§ Provided passage
There is a big debate regarding if a person should defer their bills or take an emergency loan to cover the bills. Emergency loans are not meant to be long term financial solutions they are smaller loans for when you say “I need money fast & today” to get you through for a few weeks. There are pros and cons of every decision we make, including taking an emergency loan.
An Emergency Loan Offsets Fees
When you take an emergency loan, you have all the cash you need to pay on your bills. This means next month, you don’t have to have the collection calls. Take a credit card lender for instance. If your lender approves you for deferred billing, this only gives you a break on making the monthly payment. This does not excuse the interest accruing daily.
Therefore, the $50 minimum payment you have made monthly is now generating interest on that as well. You must be prepared for a higher credit card balance when you are ready to start making payments again. Some creditors will increase your minimum monthly payment to catch you back up.

§ Record set

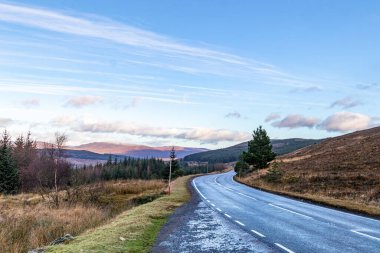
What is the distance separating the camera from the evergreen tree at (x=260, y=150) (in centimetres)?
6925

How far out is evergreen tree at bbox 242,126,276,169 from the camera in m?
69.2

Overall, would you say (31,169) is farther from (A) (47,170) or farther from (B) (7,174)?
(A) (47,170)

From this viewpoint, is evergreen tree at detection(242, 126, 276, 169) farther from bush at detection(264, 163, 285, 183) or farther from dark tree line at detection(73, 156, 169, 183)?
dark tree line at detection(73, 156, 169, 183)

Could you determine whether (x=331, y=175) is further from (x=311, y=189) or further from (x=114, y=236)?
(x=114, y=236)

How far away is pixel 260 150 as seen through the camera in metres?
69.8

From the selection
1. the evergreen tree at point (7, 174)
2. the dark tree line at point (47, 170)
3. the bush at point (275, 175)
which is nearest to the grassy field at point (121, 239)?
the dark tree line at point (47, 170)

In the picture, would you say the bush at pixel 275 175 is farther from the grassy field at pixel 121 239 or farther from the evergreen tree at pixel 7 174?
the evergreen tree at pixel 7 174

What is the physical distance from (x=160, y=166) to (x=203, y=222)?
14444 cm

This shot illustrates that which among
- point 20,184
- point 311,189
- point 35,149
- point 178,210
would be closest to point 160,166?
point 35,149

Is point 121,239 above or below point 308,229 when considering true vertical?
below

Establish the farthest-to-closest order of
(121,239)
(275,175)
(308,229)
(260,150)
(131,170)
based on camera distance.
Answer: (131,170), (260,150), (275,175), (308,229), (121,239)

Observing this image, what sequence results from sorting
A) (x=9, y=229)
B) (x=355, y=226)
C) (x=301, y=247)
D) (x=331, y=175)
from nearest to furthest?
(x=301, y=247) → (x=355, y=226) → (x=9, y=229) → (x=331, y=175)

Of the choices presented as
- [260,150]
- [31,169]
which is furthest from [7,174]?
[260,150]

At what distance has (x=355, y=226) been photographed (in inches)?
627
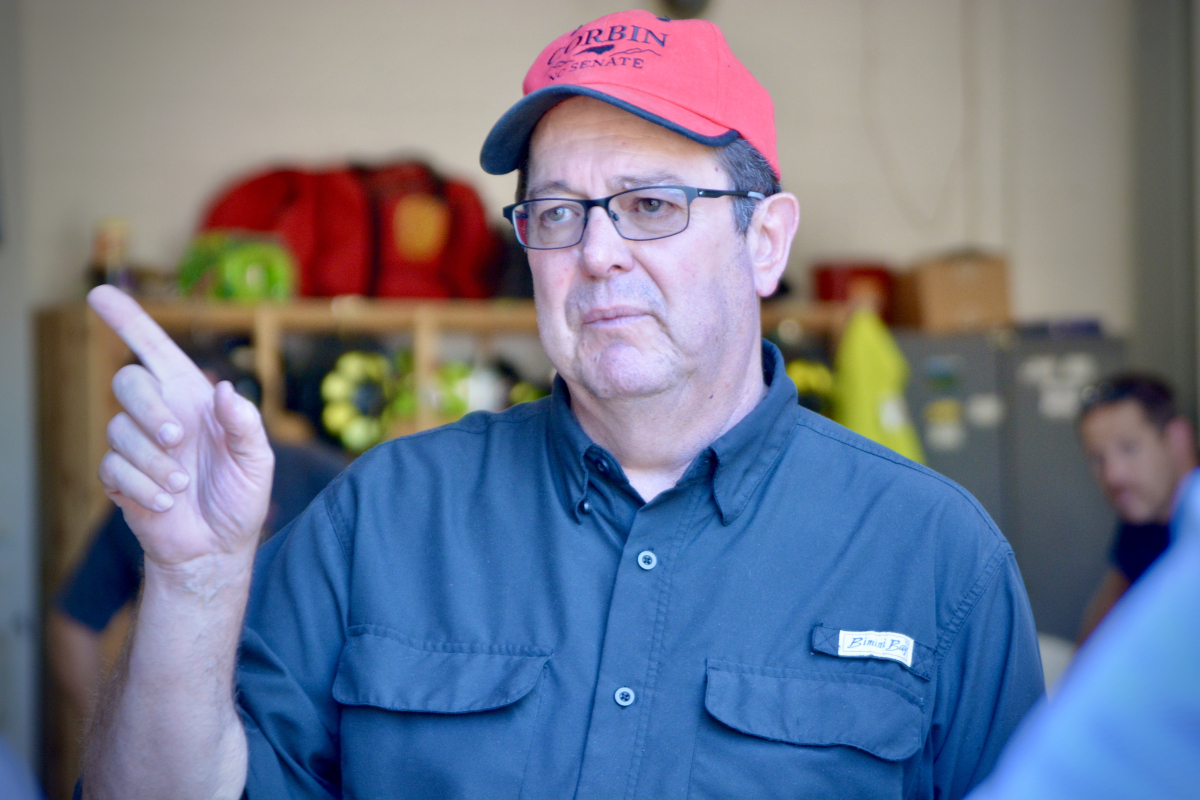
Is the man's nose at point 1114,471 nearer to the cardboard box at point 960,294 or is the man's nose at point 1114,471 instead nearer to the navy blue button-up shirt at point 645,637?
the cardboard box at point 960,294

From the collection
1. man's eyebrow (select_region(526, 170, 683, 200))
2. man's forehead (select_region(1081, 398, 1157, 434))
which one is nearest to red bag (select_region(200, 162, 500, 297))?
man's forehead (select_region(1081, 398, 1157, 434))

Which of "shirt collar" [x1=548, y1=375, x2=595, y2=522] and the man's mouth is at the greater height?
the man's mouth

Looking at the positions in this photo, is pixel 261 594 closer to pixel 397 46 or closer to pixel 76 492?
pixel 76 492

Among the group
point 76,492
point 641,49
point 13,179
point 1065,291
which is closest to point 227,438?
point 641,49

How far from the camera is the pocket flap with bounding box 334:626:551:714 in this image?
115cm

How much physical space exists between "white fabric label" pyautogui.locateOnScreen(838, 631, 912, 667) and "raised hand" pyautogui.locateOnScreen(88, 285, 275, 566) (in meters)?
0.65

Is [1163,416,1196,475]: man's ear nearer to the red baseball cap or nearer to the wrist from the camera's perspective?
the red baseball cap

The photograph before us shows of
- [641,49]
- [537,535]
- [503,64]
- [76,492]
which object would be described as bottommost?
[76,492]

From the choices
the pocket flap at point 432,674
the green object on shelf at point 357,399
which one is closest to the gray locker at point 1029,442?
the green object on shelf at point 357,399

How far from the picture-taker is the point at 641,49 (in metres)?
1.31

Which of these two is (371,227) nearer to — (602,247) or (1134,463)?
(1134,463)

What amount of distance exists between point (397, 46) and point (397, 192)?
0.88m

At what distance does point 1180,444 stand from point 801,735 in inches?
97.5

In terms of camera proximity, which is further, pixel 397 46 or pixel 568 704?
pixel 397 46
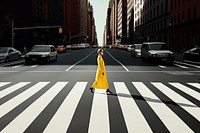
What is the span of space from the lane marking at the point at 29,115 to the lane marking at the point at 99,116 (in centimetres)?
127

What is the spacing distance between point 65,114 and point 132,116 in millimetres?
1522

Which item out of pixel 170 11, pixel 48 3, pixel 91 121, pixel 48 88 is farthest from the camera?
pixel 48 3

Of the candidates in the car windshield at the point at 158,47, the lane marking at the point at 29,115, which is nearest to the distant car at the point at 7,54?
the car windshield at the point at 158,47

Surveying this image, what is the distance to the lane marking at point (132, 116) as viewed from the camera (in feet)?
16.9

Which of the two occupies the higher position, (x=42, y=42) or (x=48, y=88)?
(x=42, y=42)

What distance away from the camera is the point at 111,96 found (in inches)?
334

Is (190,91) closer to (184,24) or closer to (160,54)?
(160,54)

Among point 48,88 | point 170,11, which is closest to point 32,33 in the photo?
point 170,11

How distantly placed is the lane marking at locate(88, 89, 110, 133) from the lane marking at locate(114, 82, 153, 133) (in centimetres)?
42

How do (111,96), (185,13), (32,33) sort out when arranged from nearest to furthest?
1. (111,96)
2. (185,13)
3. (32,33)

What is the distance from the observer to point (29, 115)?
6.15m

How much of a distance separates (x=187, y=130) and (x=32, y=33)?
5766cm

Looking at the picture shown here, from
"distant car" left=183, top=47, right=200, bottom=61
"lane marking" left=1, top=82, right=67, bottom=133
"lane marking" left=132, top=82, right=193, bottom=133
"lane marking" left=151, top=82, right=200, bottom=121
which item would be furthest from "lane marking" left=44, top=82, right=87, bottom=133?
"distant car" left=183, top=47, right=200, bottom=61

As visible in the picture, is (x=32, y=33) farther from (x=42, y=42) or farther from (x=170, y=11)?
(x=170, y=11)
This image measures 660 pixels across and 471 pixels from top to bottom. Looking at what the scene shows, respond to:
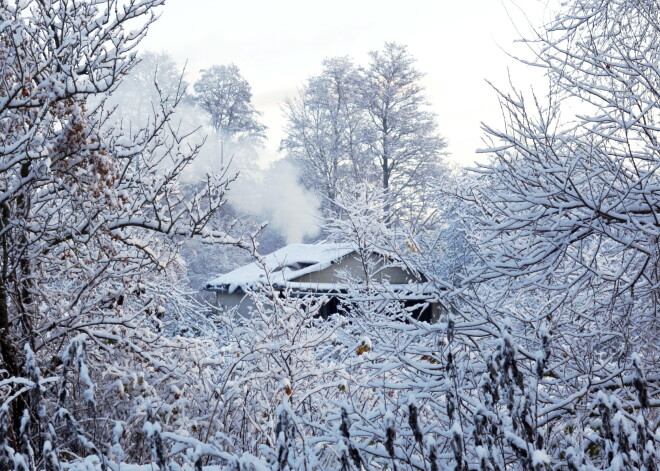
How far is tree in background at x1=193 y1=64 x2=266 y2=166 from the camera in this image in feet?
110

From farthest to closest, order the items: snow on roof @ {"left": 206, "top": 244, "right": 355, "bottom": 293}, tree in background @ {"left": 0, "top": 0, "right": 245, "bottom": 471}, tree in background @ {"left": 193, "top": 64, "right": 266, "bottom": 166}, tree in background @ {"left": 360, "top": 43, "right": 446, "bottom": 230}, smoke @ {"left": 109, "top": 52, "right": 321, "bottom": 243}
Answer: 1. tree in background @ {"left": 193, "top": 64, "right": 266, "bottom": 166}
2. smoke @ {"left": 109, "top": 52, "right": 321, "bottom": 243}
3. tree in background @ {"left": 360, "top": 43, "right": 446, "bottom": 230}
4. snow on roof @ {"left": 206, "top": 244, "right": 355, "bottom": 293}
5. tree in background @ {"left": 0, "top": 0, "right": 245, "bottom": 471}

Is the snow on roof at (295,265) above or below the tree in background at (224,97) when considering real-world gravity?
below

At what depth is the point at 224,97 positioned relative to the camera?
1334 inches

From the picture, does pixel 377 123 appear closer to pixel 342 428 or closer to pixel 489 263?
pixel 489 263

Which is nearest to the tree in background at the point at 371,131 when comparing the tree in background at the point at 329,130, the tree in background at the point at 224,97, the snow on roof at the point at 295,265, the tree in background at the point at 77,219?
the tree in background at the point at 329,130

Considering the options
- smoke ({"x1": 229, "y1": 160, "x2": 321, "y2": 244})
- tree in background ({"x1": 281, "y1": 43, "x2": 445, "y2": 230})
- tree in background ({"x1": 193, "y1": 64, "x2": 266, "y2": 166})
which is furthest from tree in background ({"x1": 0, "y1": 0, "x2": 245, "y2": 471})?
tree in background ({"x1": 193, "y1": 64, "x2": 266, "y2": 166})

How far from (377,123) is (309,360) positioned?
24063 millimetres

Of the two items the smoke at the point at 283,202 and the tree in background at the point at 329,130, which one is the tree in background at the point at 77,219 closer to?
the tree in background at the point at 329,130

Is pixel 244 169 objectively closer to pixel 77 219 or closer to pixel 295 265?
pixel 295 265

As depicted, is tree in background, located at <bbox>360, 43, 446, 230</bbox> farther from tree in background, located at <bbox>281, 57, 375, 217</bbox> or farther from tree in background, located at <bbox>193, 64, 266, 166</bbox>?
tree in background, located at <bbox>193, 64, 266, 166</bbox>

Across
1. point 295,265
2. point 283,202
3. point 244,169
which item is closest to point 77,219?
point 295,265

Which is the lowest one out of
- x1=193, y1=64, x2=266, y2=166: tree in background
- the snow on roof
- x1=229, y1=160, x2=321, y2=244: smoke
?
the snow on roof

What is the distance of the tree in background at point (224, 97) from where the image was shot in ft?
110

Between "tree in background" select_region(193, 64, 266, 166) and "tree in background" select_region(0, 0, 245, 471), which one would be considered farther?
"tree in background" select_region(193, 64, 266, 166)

* * *

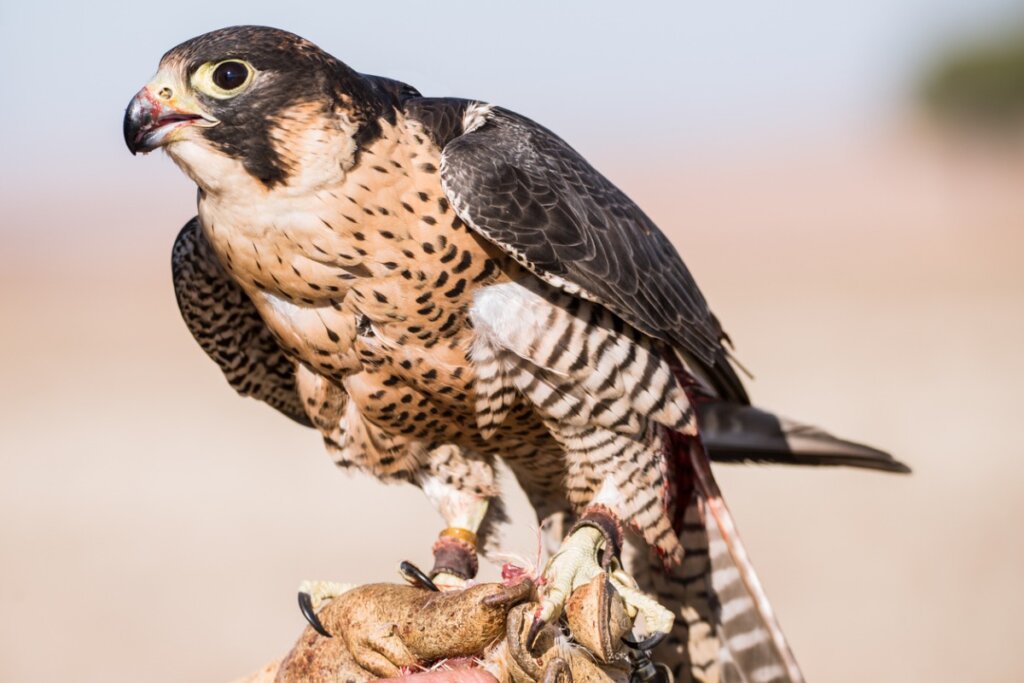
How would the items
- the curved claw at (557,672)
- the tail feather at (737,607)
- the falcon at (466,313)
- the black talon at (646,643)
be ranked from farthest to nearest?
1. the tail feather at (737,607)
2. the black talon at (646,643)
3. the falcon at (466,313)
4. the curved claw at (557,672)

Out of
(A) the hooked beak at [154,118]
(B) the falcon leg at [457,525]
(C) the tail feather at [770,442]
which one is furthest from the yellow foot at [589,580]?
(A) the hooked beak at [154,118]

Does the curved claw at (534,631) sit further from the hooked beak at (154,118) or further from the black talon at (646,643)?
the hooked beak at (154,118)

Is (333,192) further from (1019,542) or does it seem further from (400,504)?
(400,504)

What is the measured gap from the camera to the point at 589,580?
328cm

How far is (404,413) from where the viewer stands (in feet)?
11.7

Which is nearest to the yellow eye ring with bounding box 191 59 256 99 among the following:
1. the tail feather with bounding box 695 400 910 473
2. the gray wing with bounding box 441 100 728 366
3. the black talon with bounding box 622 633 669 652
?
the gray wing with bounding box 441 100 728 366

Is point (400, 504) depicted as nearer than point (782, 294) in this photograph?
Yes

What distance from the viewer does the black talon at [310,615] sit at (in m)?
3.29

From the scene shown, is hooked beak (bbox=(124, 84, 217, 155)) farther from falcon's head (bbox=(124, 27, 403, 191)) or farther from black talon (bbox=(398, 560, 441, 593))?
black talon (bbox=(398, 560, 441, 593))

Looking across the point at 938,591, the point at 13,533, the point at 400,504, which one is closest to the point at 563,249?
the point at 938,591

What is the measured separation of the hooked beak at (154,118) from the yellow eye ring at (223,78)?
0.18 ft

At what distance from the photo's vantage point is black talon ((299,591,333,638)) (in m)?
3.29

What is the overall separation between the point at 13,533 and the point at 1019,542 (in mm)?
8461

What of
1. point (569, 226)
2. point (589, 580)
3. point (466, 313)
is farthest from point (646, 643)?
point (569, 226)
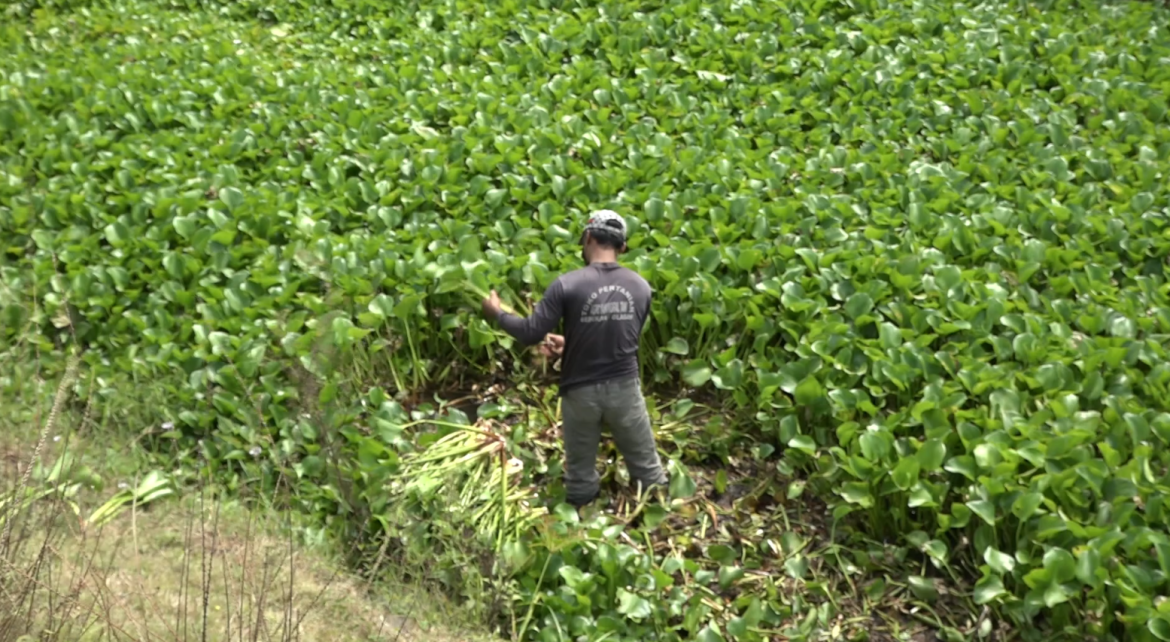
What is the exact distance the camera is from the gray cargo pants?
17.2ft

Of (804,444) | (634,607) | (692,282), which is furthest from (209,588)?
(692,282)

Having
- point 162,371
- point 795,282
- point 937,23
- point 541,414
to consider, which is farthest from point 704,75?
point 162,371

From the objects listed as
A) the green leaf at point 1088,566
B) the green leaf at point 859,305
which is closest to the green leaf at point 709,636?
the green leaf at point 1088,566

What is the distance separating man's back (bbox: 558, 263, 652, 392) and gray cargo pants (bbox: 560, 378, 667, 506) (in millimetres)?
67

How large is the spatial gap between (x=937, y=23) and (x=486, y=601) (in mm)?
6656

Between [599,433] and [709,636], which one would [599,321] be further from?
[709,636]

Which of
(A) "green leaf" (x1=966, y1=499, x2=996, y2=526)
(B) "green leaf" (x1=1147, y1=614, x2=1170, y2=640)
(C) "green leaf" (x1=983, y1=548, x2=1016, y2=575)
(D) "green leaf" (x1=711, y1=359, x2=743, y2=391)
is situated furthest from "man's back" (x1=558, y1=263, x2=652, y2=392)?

==

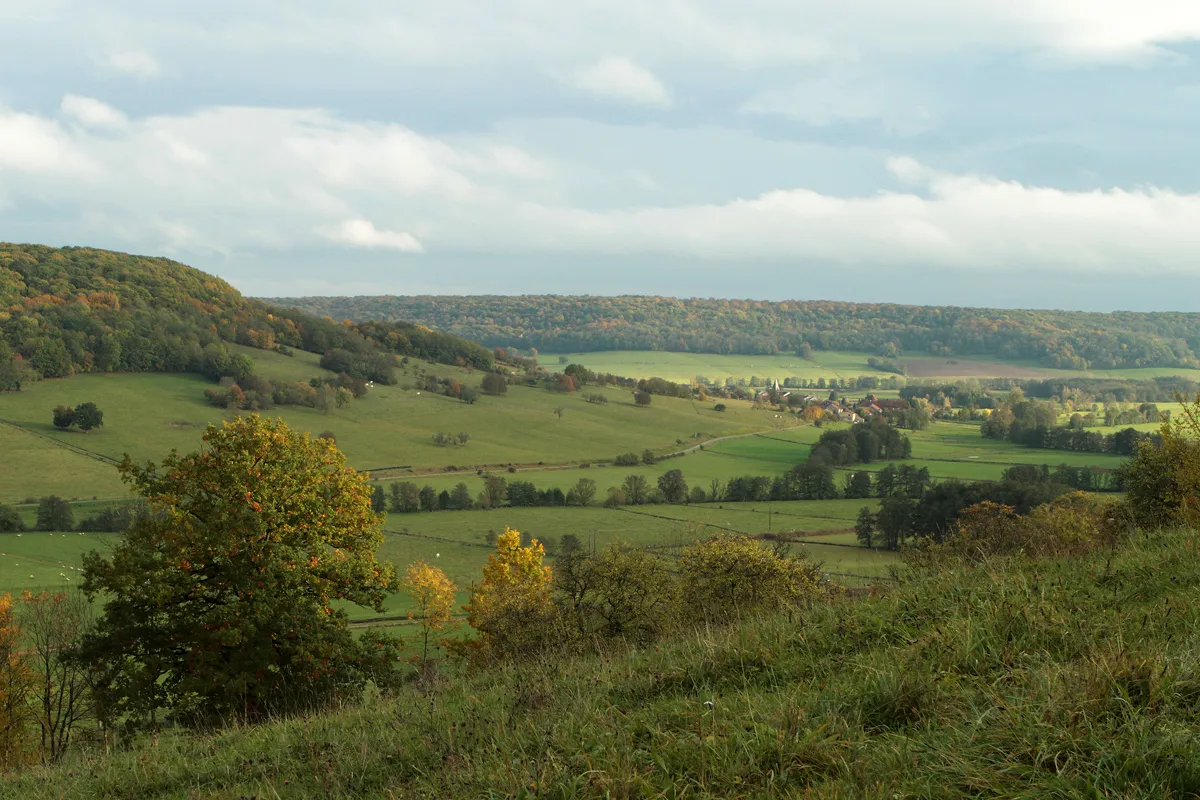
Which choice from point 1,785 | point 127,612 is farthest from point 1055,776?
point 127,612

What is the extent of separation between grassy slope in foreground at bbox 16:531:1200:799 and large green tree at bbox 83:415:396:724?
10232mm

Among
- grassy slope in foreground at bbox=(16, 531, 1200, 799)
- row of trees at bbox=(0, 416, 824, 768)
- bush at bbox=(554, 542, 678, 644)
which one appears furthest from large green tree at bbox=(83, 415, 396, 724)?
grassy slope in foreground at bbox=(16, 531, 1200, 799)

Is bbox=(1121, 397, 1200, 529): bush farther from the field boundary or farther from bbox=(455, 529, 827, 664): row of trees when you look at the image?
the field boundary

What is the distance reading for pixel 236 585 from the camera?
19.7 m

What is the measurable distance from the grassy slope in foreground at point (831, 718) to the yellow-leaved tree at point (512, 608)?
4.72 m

§ Work task 1
Condense the paragraph in the emergency loan passage that begins "When you take an emergency loan" into two sentences, keeping its main facts.
§ Work task 2
In the emergency loan passage, list every effect of deferred credit card billing described in the paragraph that begins "Therefore, the $50 minimum payment".
§ Work task 3
According to the emergency loan passage, what are emergency loans not meant to be?
Rely only on the emergency loan passage; the items are not needed.

§ Task output 1
An emergency loan supplies enough cash to pay one's bills, so there are no collection calls the following month. In contrast, when a credit card lender approves deferred billing, it only pauses the monthly payment, and interest still accrues daily.

§ Task output 2
- The $50 minimum payment made monthly now generates interest as well.
- The credit card balance will be higher when payments resume.
- Some creditors will increase the minimum monthly payment to catch the borrower back up.

§ Task output 3
Long-term financial solutions.